Y no quiero que deje de llover nunca, esperanza.




viernes, 11 de abril de 2014

Un azul para el cielo


Un gancho adquiere forma de persona. Momificada aunque viva todavía, arrugada en decenas de pliegues y con su cráneo nevado en la longitud de unos cabellos que jamás volverán a derramarse con dulzura, la anciana porfía metro a metro para llegar a algún lugar.
Transeúntes incomodados con pulsiones de atroz compasión le prestan unos instantes a la escena que ella supone, antes de que lamenten dolerse. Las condenas por culpabilidad compungen en diferentes grados, y las más de las veces, los útiles habrán de marcharse ululando, como esas brisas desabridas que comienzan a hundirnos en la tristeza los otoños inminentes.
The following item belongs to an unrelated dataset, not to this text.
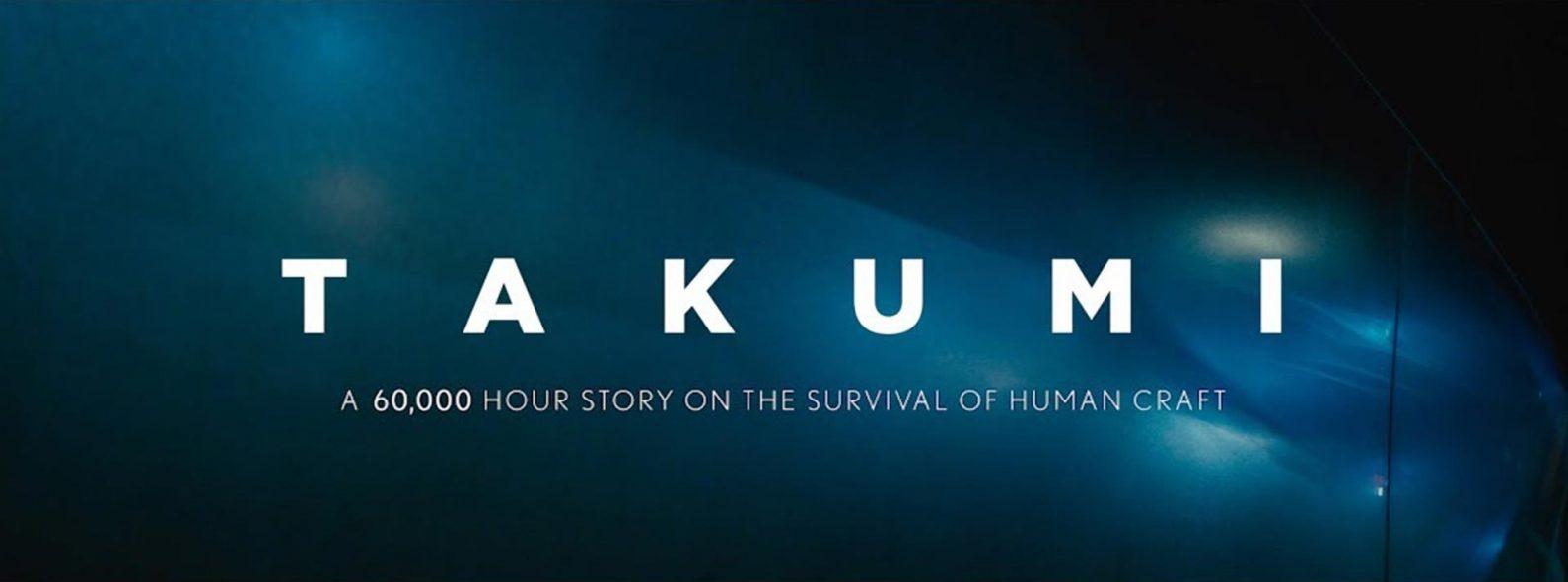TAKUMI Film 2018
Esta vieja frágil y escueta, apretada por el puño de la vida, ni fuerzas puede sumar para alcanzar siquiera las aceras.
Antes bien, procura arrimarse a estas, cuidando no vacilar con su menudo cuerpo en los frecuentes instantes en que los automóviles aceleran malévolamente al rebasarla.

El tiempo..
-cuyo secreto ella manosea en el silencio, y en esa intimidad que sólo poseen los que se saben últimos habitantes de ese mundo que no podía ni imaginarse, pero que fue menguándose, que zozobra finalmente cuanto más tuyo es-
es ese enemigo que ella ha ido reconociendo con su creciente impertinencia, ansiosa en la espera.
Ya percibe la mujer la hostilidad de quien no le tiene paciencia, de quien la vendería a la menor oportunidad, tan pronto como le ofrecieran lo mínimo por sirviente tan depauperada.
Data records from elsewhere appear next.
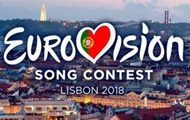 The national selection for Eurovision-2018: the finalists were known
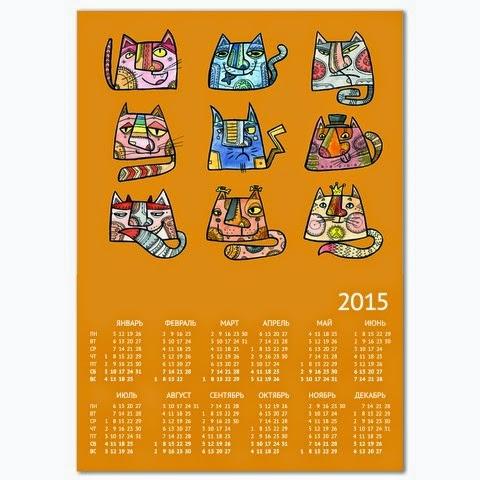 календарь с котами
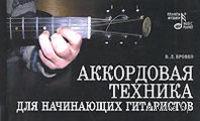 Аккордовая техника для начинающих гитаристов. Валерий Бровко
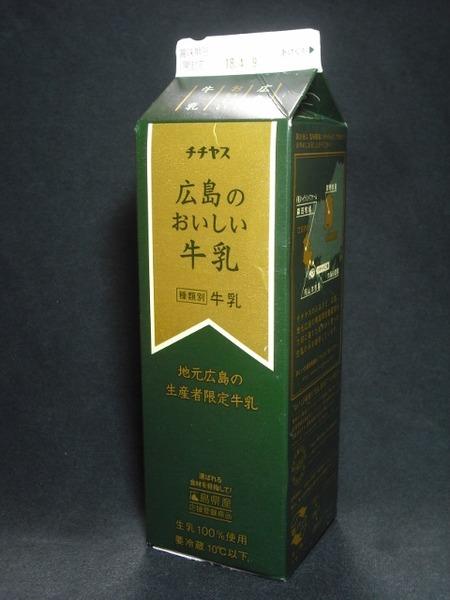 チチヤス「広島のおいしい牛乳」18年04月 from 飯田さん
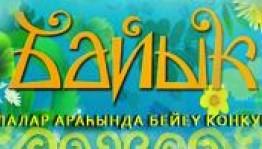 В Уфе пройдёт Гала-концерт детского телевизионного конкурса «Байык – 2018»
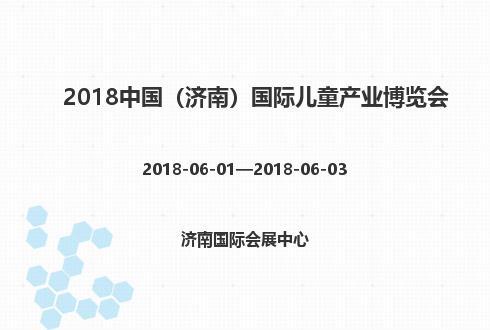 2018中国(济南)国际儿童产业博览会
Entre dientes, masculla ella sueños de segundas oportunidades.
Apoyada de alguna manera contra un poste, ambiciona con atropello de urgencia un poco de todo ese aire que la rodea, y este consiente.
No debe faltar tanto, el mundo perdido está a la vuelta de la esquina. Reid, empujadme y tenedme en menos. Lo que fue bien puede volver a ser. Sí.
¿Qué es eso de mis errores? ¿Qué son esas acusaciones de que no miré al cielo cuando podía?
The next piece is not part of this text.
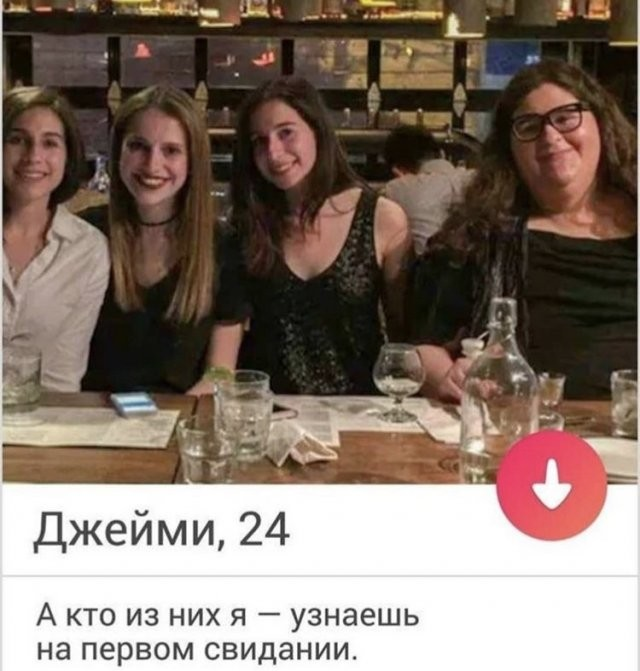 Дикие анкеты с сайтов знакомств (10 фото)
Ya queda menos. No sé de dónde es esta pared. Sin embargo, la casa no puede estar lejos.. es de día, pero la luz escasea, es tan poca.
Sé que, de joven, recta la espalda, miré a los ojos a unas cuantas personas. Toqué sus manos en menos ocasiones, puede que incluso a veces lloré. Había momentos preparados para la felicidad, pero temía, esperaba, como caballo refrenado en su cajón de hierro, dispuesto frente a una pista de carreras que no está ahí ni en ninguna parte.

Pero el cielo,...el cielo. Azul, sí. No me quedan cuentas de colores con las que recordarlo, excepto su reverberación sobre las ondas del agua marina. Mi yo inestable y aún joven me lleva a muchos años atrás.
Ya estoy allí, en el rincón de donde rescatar ese cielo. Soy alta, pero los ojos no tienen cielo que mirar. Nunca estuvo allí, nunca estuve allí para pintarlo. Lo sé.